> GIVEN PASSAGE:

• • • • • • •

{41} (cont'd)
C) The moments of this substantive system co-determine themselves, but not as potency and act (as the Aristotelians would say) of a hylomorphic substantial unity; rather they do so as real moments in act and ex æquo, whose {42} co-determination consists in each being “of” all the rest. The “of” is a unity of a higher metaphysical type, to my way of thinking, than the unity of potency and act. And in this “of” consists not only the radical unity of human substantivity, but also its selfness throughout life, a selfness essentially distinct from a numerical persistence of all its notes —something which does not exist anyway. Man is, then, a psycho-organic substantivity.
Due to this, the characteristics which I expounded with respect to the body strictly speaking belong to the entire psycho-organic system. The functional position encompasses the complete psycho-organic system. Sensing has a very precise position in the human system, for example with respect to intelligence, which is an intellective sensing. We shall soon see the enormous importance of this unity. It is a very different position from that which it has in a mere animal. And the same is true with respect to solidarity and interdependence. The psychic moment transfuses itself into each corporeal note and conversely, corporeity, as principle of the being present (estar presente), as principle of actuality, is a moment which concerns psychism itself. This can be seen in such phenomena as “expression”, “physiognomy”, etc.

• • • • • • •

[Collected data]
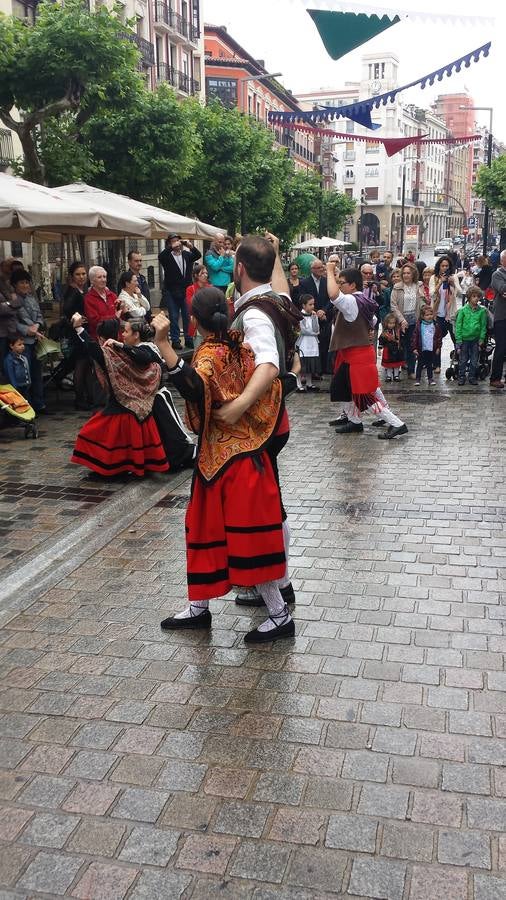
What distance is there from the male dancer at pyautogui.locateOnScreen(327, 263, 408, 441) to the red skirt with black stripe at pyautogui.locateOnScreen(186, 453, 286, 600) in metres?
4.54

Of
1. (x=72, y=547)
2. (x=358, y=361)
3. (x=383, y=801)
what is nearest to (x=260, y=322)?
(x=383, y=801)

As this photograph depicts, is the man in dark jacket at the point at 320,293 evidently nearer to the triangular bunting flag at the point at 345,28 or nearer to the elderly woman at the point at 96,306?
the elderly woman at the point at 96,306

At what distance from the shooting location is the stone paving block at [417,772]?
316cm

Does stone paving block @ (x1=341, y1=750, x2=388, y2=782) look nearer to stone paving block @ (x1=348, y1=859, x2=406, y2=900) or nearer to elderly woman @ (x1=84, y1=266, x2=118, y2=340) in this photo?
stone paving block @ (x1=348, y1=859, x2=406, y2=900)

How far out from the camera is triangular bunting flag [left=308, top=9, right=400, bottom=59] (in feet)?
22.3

• • • • • • •

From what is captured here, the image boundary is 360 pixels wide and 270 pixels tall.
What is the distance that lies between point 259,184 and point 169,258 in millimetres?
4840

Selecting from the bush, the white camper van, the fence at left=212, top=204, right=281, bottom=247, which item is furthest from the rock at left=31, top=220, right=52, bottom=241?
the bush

• • • • • • •

Summarize the passage on human psycho-organic substantivity in two sentences.

The moments of the human substantive system determine one another not as potency and act but as real moments in act, each being "of" all the rest, and this "of" grounds both the radical unity of human substantivity and its selfness throughout life, so that man is a psycho-organic substantivity. Because of this, the traits described for the body belong to the whole psycho-organic system, where sensing, solidarity and interdependence hold a different position than in a mere animal, the psychic moment passes into each bodily note, and corporeity in turn concerns psychism itself.